═════ Recorded information

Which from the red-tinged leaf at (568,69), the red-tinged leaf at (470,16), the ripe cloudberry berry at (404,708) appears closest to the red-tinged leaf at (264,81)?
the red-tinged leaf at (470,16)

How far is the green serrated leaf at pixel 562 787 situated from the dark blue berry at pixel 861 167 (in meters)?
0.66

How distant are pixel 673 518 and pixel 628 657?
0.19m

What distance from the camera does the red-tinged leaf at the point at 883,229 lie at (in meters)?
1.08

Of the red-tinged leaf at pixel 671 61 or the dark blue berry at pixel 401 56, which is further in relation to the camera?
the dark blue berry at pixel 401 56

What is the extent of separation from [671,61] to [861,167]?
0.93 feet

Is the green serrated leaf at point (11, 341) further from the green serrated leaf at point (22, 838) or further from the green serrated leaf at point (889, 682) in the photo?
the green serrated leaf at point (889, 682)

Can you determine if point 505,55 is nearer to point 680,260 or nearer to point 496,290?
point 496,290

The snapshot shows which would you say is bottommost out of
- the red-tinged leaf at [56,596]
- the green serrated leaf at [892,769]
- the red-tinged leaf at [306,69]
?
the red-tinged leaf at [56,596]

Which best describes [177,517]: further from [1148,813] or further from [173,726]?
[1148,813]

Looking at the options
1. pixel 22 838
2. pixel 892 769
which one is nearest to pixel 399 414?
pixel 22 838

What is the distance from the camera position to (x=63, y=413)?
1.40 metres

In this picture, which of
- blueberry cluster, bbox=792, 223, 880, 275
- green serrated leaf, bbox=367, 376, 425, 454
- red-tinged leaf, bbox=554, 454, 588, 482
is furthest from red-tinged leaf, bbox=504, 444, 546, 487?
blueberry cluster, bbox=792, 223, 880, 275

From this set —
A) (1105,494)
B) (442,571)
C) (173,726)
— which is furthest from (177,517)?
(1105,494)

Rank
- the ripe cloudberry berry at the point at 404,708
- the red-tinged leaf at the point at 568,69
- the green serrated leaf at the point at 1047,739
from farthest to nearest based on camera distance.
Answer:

══════════
═════ Recorded information

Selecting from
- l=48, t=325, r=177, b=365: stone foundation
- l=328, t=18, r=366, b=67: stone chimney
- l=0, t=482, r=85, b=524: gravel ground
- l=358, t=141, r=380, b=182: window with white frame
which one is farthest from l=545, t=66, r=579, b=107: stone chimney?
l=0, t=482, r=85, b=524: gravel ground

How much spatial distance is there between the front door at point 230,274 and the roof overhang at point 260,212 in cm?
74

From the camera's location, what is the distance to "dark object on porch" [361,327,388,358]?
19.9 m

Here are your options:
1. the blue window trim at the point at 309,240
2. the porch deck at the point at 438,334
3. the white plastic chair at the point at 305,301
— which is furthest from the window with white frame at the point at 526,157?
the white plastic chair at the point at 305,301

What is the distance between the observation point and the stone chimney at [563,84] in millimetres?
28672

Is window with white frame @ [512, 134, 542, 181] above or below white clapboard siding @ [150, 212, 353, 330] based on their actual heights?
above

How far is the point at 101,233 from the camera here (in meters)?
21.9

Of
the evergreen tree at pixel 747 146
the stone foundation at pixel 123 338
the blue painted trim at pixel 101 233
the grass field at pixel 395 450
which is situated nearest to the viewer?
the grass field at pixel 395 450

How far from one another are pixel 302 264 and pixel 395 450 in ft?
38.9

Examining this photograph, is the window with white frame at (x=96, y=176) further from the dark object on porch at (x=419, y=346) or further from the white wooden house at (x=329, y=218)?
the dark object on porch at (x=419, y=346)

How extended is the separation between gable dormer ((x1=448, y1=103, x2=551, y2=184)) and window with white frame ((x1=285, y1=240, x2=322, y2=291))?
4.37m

══════════
═════ Recorded information

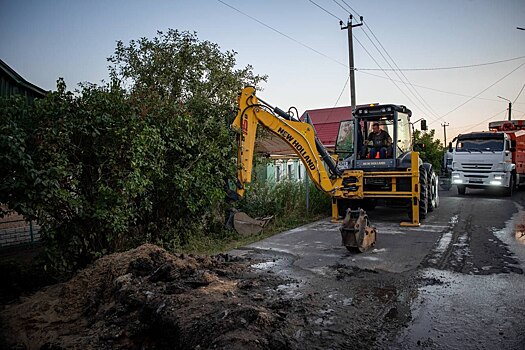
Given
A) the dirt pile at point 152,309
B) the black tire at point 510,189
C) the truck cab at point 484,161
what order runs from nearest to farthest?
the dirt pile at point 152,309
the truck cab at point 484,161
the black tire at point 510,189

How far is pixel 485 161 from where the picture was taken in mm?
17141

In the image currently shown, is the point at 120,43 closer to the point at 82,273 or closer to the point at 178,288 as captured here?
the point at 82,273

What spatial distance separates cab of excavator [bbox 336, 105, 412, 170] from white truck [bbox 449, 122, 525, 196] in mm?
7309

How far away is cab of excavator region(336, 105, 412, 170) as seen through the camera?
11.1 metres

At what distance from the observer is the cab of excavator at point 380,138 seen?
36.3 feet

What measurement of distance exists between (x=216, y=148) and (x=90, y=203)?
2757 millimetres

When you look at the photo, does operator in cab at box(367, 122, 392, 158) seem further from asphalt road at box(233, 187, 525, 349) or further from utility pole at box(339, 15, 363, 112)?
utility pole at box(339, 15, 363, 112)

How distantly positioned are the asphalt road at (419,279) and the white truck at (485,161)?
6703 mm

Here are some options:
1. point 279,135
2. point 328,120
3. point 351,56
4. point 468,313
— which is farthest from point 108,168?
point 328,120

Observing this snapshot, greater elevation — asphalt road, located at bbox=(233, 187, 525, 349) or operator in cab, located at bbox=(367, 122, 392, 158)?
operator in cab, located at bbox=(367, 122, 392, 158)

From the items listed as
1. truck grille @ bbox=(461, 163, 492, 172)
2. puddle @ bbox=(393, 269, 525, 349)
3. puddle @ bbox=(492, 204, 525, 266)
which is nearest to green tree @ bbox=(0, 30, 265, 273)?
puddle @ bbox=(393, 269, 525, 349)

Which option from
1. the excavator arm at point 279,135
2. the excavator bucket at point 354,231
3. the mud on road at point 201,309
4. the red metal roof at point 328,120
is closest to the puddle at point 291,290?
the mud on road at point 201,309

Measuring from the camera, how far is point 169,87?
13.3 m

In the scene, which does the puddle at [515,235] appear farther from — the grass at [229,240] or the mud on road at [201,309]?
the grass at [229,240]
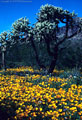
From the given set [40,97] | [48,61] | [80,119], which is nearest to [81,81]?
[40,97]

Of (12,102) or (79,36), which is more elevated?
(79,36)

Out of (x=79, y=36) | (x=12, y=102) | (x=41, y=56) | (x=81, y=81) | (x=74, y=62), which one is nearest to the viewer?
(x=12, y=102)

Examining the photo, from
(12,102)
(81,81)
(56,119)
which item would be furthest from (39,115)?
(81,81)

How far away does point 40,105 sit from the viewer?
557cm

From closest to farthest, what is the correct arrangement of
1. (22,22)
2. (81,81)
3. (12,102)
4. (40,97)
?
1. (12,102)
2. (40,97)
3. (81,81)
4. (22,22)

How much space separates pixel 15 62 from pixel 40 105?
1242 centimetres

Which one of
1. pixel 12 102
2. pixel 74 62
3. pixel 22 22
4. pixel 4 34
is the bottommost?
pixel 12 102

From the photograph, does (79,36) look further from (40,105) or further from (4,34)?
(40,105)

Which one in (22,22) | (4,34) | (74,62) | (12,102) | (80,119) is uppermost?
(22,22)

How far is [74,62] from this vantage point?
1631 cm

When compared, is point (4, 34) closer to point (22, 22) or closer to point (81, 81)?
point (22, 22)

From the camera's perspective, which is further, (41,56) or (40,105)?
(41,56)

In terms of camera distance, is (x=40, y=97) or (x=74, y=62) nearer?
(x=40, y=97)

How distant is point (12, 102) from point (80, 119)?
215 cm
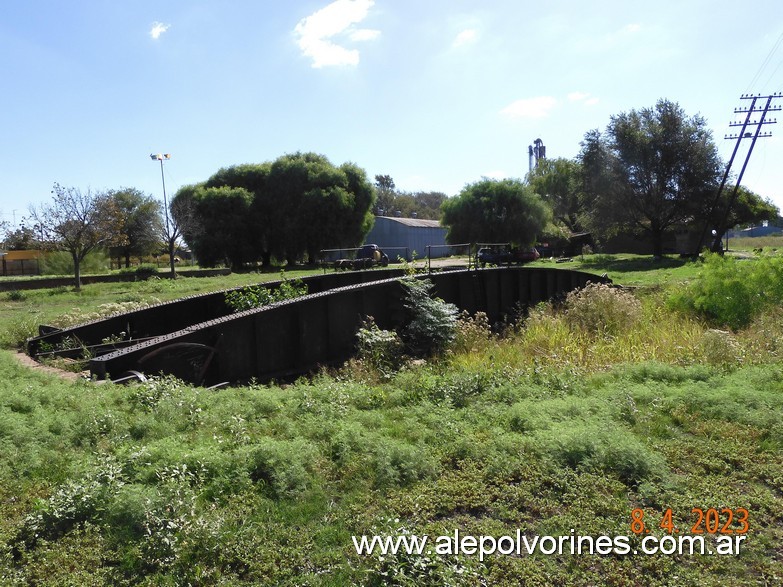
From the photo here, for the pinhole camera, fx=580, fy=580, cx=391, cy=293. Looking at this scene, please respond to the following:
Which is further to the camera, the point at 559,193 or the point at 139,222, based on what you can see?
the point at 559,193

══════════

§ **Exercise requirements**
Reproduce the data from the line with "Can you determine" to the line with "1.40 metres", replacing "bottommost" with "lowest" and leaving everything else unchanged.

§ **Full output**
Can you determine if point 505,55 is nearer to point 680,260 or nearer to point 496,290?
point 496,290

The snapshot shows which would you say is lowest out of
- the red-tinged leaf at [56,596]
- the green serrated leaf at [892,769]
- the red-tinged leaf at [306,69]
?
the red-tinged leaf at [56,596]

Which best describes [177,517]: further from [1148,813] or further from [173,726]?
[1148,813]

Looking at the options
1. pixel 22 838
2. pixel 892 769
which one is nearest to pixel 399 414?
pixel 22 838

What is the distance from the camera position to (x=63, y=413)?
1.40 metres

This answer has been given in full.